Kubernetes CI Policy: remove egregiously perma-failing jobs

spiffxp commented 4 years ago

Part of https://github.com/kubernetes/test-infra/issues/18551

Why this is important:

jobs that have been failing for hundreds of days are a drain on community resources
the fact that they've been failing this long means we've been getting by without their signal, it's probably more economical to cut our losses rather than make diving saves

http://storage.googleapis.com/k8s-metrics/failures-latest.json provides a list of jobs that have been failing continuously based on results stored in GCS. Note that not everything stored in GCS comes from prow.k8s.io; we allow for federated test results via https://github.com/kubernetes/test-infra/blob/master/kettle/buckets.yaml

Good candidates for removal include:

failing > 365 days
runs on prow.k8s.io but is testing out-of-support releases

Make sure to include either @spiffxp or @BenTheElder on PRs for these. Not all of these are clear cut removals and we may want to make efforts to find a job owner or otherwise find a way to mitigate.

TASK TO COMPLETE: Transcribe the part of the Kubernetes CI issue starting with "Make sure to" and going on through "way to mitigate.". The data placed after this point is not required.

DATA SECTION:
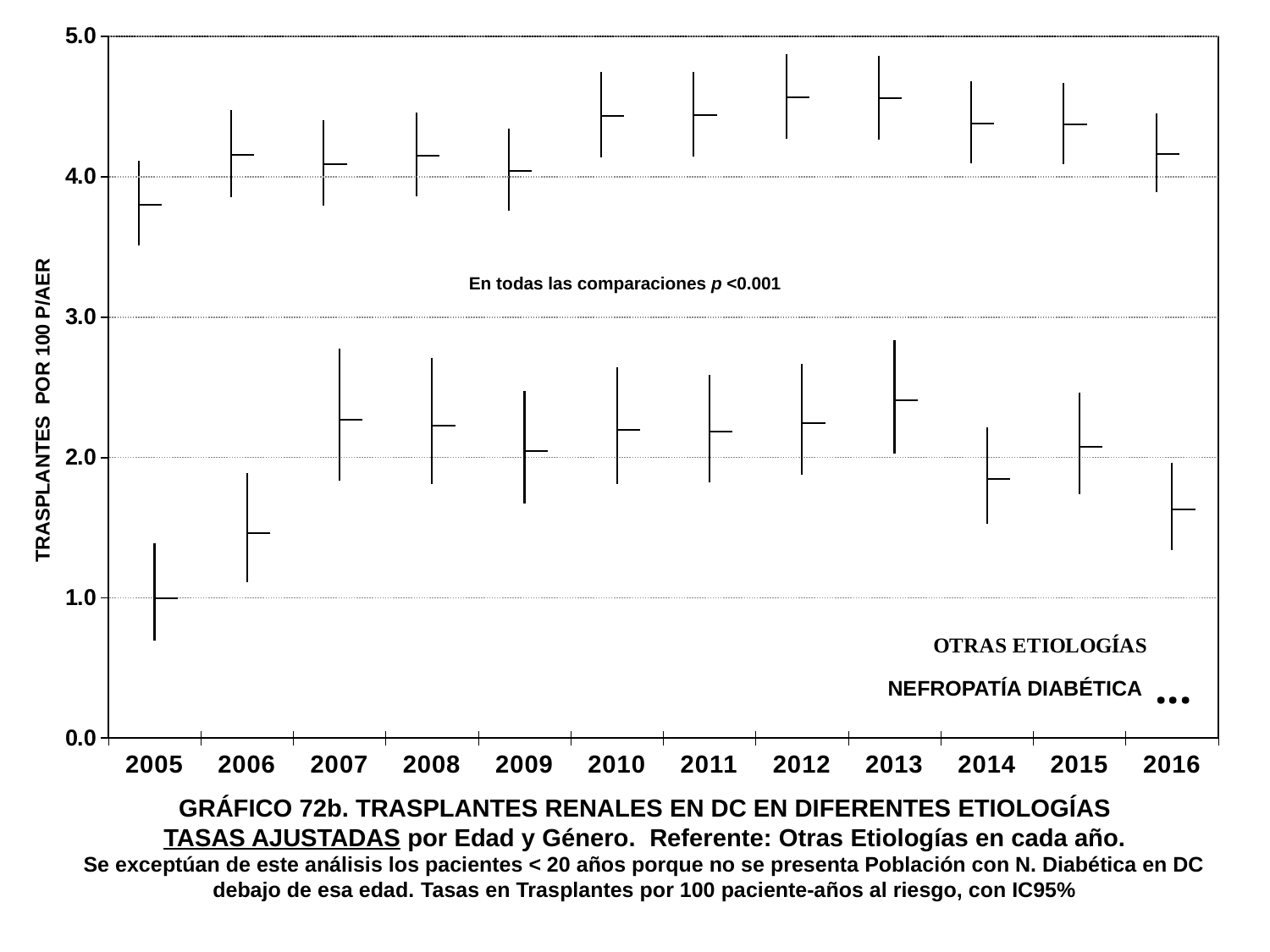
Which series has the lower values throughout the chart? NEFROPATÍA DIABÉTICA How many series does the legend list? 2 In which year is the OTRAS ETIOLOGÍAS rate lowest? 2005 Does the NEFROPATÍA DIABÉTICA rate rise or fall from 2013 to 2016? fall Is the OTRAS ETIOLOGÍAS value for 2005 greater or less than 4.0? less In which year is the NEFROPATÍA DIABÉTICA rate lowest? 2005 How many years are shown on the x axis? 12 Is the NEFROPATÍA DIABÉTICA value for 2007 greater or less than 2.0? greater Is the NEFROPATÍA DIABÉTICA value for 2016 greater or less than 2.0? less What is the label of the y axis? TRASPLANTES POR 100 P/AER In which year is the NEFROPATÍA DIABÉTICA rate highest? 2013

SOLVED PROBLEM:
Make sure to include either @spiffxp or @BenTheElder on PRs for these. Not all of these are clear cut removals and we may want to make efforts to find a job owner or otherwise find a way to mitigate.